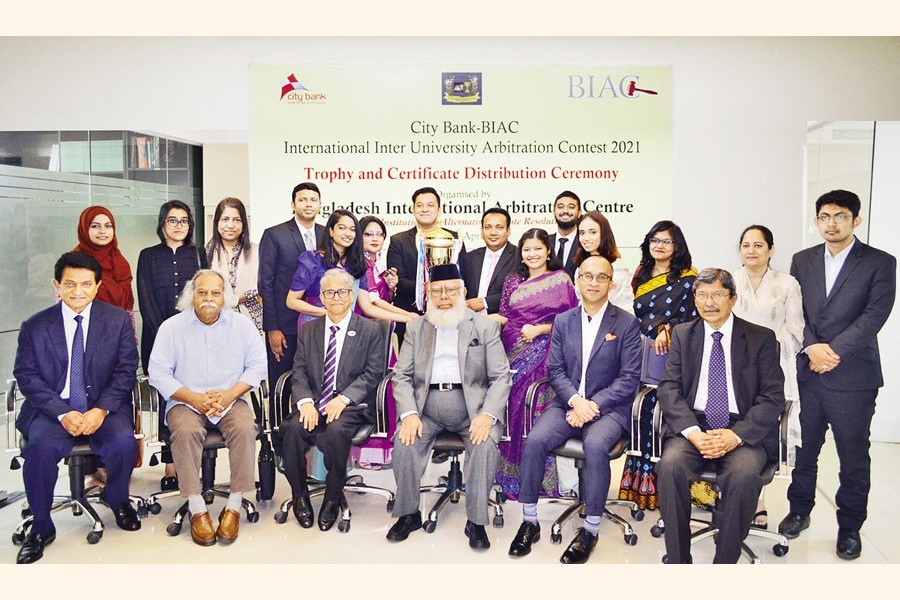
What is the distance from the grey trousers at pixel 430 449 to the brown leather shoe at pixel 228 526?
0.81 m

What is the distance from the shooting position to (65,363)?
4.13m

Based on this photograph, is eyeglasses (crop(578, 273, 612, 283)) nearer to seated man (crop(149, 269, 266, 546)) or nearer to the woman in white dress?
the woman in white dress

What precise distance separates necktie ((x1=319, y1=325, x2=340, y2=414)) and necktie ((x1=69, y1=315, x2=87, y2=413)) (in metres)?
1.20

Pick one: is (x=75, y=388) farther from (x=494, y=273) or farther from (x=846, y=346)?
(x=846, y=346)

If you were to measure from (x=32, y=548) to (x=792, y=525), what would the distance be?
3.74m

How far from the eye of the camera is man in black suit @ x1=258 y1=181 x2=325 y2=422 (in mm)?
4918

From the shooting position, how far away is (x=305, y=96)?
5.11 meters


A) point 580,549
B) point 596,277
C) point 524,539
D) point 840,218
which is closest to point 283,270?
point 596,277

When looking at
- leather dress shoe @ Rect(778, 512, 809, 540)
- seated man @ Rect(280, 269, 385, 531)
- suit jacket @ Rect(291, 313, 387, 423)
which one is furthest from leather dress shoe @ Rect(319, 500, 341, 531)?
leather dress shoe @ Rect(778, 512, 809, 540)

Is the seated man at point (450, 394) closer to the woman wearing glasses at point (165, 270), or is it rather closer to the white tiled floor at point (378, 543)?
the white tiled floor at point (378, 543)

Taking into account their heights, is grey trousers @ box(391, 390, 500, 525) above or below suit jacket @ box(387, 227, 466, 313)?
below

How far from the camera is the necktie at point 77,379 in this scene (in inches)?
162

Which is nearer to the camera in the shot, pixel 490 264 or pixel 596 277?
pixel 596 277

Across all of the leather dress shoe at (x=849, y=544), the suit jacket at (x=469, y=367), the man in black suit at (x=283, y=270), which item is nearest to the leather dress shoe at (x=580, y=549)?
the suit jacket at (x=469, y=367)
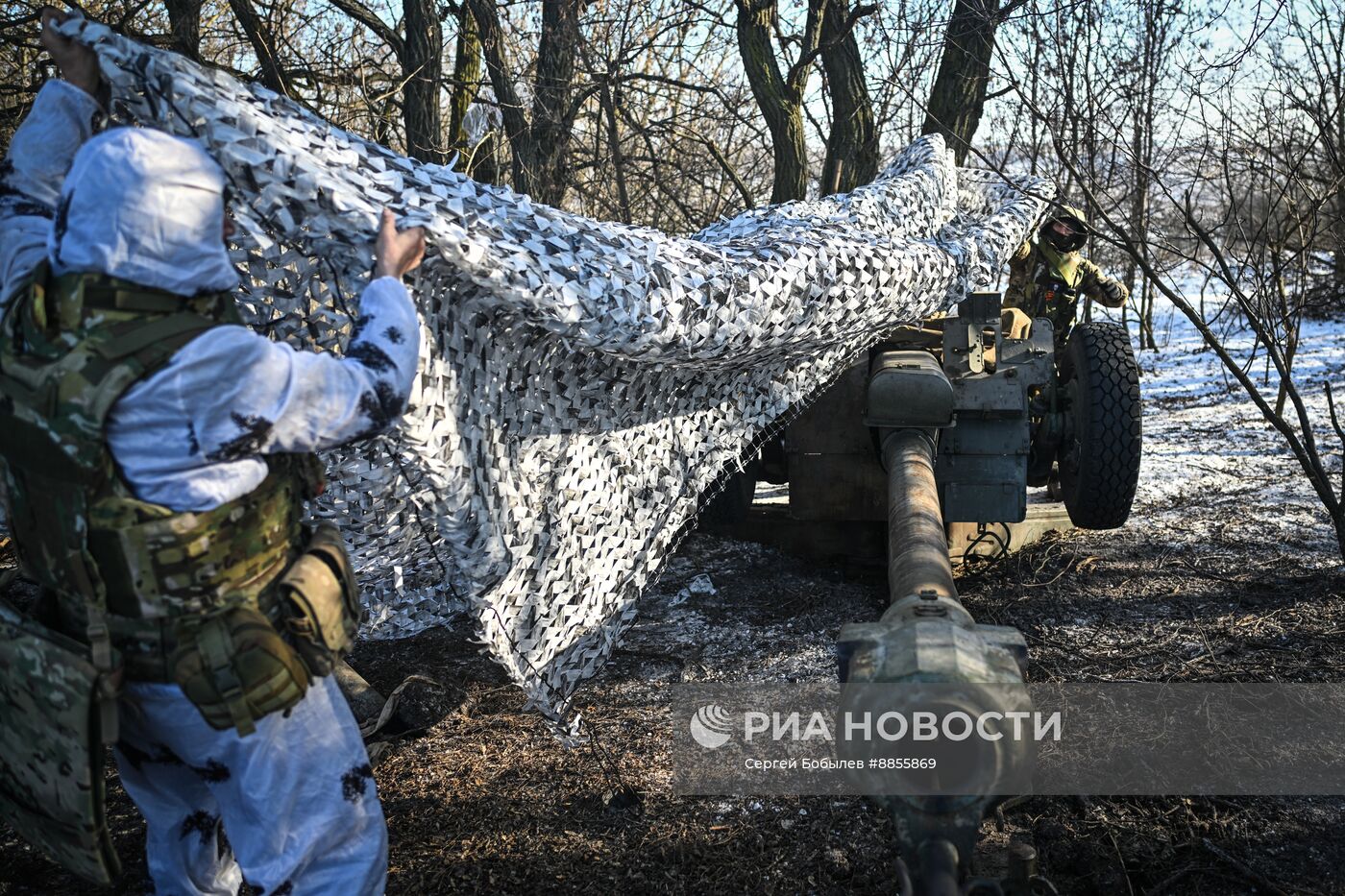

**TO BE DONE**. Repeat the data verbatim, from the line containing "Which is nearer" through the end of the data, with any pictures omitted from your answer.

**SOLUTION**.
Which is nearer to the camera in the shot, pixel 490 264 or pixel 596 277?
pixel 596 277

Across all of the leather dress shoe at (x=849, y=544), the suit jacket at (x=469, y=367), the man in black suit at (x=283, y=270), which item is nearest to the leather dress shoe at (x=580, y=549)?
the suit jacket at (x=469, y=367)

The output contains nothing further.